I set up the whiteboard and when he returns I explain that there is no such thing as a perfect presentation that I could give so he could watch, memorize and regurgitate. if that were so, Transport Canada would produce them and distribute them on DVD. You would show them to the student, see if they had any questions, and then go flying. No, the reason this briefing is one-on-one is that it is adapted to the particular student and it is as fully interactive as you can make it. I then elicit the topic and the definition from the student and develop the lesson by asking him questions all the way through, so that it is built out of what he knows and understands, using words and concepts he can identify with. This can be awkward when the 'student' knows the material well, but I have confidence in my knowledge and know that as well as assessing me he is looking for useful techniques he can steal, so I show my stuff. He's happy. We go flying. I'll describe the flight tomorrow.


pat said...

I just can't wait until tomorrow! :-)

James said...

"There are only people in Canada" -> "There are only a few people in Canada" ?

Anoynmous said...

Fully interactive Aviatrix -- my favorite kind!

Lord Hutton said...

Dude you have a fully focussed memory

Jimmy Mack said...

So, does this mean you are taking up a life of instructing again?

Aviatrix said...

So, does this mean you are taking up a life of instructing again?

Paul B said...

"So, does this mean you are taking up a life of instructing again?

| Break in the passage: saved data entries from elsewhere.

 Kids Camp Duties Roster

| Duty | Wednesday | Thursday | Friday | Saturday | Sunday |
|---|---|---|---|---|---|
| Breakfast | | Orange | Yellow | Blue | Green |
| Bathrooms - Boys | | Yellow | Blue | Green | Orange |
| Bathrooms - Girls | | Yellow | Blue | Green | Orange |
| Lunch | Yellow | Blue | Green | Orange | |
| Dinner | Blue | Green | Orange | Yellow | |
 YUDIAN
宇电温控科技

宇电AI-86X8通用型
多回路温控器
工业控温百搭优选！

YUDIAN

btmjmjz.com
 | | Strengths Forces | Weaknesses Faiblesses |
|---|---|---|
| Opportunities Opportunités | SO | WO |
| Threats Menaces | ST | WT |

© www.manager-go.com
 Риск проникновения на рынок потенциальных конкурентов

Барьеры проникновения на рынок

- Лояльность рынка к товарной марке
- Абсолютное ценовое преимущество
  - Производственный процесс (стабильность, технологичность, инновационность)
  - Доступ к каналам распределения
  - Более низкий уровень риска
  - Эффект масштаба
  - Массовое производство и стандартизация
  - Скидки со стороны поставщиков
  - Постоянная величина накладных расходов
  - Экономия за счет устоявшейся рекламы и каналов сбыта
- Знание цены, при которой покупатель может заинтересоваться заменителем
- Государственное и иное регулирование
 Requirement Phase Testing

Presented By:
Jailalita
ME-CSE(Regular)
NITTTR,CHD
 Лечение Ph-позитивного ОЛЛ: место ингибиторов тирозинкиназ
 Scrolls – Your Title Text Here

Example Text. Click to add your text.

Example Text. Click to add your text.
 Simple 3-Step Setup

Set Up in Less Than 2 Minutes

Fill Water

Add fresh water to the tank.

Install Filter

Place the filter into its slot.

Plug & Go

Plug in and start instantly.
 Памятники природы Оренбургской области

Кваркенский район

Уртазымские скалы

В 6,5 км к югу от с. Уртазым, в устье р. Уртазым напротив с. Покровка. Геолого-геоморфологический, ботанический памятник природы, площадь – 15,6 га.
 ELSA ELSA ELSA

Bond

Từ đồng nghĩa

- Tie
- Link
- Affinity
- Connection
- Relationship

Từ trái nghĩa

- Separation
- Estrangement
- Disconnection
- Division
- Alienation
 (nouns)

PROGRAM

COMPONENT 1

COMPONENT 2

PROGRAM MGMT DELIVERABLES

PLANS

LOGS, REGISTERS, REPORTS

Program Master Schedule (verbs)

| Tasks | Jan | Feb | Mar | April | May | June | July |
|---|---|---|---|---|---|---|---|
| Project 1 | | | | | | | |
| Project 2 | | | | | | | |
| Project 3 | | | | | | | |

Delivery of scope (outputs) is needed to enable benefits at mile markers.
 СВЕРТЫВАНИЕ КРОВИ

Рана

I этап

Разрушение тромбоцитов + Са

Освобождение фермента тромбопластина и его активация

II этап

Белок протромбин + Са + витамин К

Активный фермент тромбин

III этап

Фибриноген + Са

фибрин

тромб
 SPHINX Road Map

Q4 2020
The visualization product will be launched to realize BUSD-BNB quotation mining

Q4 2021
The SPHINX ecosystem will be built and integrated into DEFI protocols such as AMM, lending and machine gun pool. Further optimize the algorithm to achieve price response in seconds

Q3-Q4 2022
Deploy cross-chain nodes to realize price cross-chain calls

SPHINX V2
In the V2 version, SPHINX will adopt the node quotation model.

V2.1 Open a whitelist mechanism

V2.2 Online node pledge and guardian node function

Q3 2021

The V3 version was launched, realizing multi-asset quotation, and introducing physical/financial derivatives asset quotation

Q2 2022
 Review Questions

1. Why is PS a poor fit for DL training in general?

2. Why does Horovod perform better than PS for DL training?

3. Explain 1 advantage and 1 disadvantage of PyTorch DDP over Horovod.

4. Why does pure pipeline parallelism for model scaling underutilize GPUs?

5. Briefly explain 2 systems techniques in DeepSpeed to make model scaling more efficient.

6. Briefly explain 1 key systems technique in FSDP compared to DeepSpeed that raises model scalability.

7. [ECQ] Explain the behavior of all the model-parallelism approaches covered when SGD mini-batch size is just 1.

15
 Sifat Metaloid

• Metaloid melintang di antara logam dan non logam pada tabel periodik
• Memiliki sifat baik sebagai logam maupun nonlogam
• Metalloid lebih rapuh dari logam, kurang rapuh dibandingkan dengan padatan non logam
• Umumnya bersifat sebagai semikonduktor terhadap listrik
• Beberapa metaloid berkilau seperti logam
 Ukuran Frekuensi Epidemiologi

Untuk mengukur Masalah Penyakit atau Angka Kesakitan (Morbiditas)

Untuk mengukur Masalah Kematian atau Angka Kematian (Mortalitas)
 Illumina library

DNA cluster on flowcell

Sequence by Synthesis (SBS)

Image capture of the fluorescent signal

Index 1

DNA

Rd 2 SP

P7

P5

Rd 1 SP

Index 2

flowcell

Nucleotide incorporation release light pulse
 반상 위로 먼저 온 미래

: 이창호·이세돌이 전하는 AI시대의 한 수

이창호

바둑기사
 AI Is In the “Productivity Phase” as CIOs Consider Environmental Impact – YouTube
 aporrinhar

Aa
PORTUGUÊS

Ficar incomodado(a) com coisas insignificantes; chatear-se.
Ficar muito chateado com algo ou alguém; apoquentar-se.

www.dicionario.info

However, like before, it will keep doors open for you, and you never know when nthat could come in useful again!

Good step.

Besides, it demonstrates your wide abilities to others, and I have no doubt there are times that what you have learnt to formally be an instructor helps in your daily work.

Sounds like you enjoyed the exam!


Soaring Student said...

So, does this mean you are taking up a life of instructing again?


Too bad. I'm having a bitch of a time getting my flare working.

Though switching from a L4 to a L1 instructor has significantly helped... just a matter of time.

Aviatrix said...

Don't land the airplane (or in your case the glider?) Fly it five centimetres above the landing surface, right down the middle, and keep flying it until it's parked. There is nothing you have to do to make the airplane land.

Soaring Student said...

Diamond Eclipse C1, actually. I must go back and fly gliders someday, if not for the reduced costs then for the increased awareness and stick&rudder skills. Pretty much the same level of diligence, but it exercises your mind in a different direction.

Changing instructors had the benefit of having the same skill explained in a different way, and with some skill-specific exercises thrown in (this L1 instructor has a bigger toolbox than the L4).

And some of those tools involved exactly the skills that will result in doing what you describe.... not landing the plane, but flying it until it lands.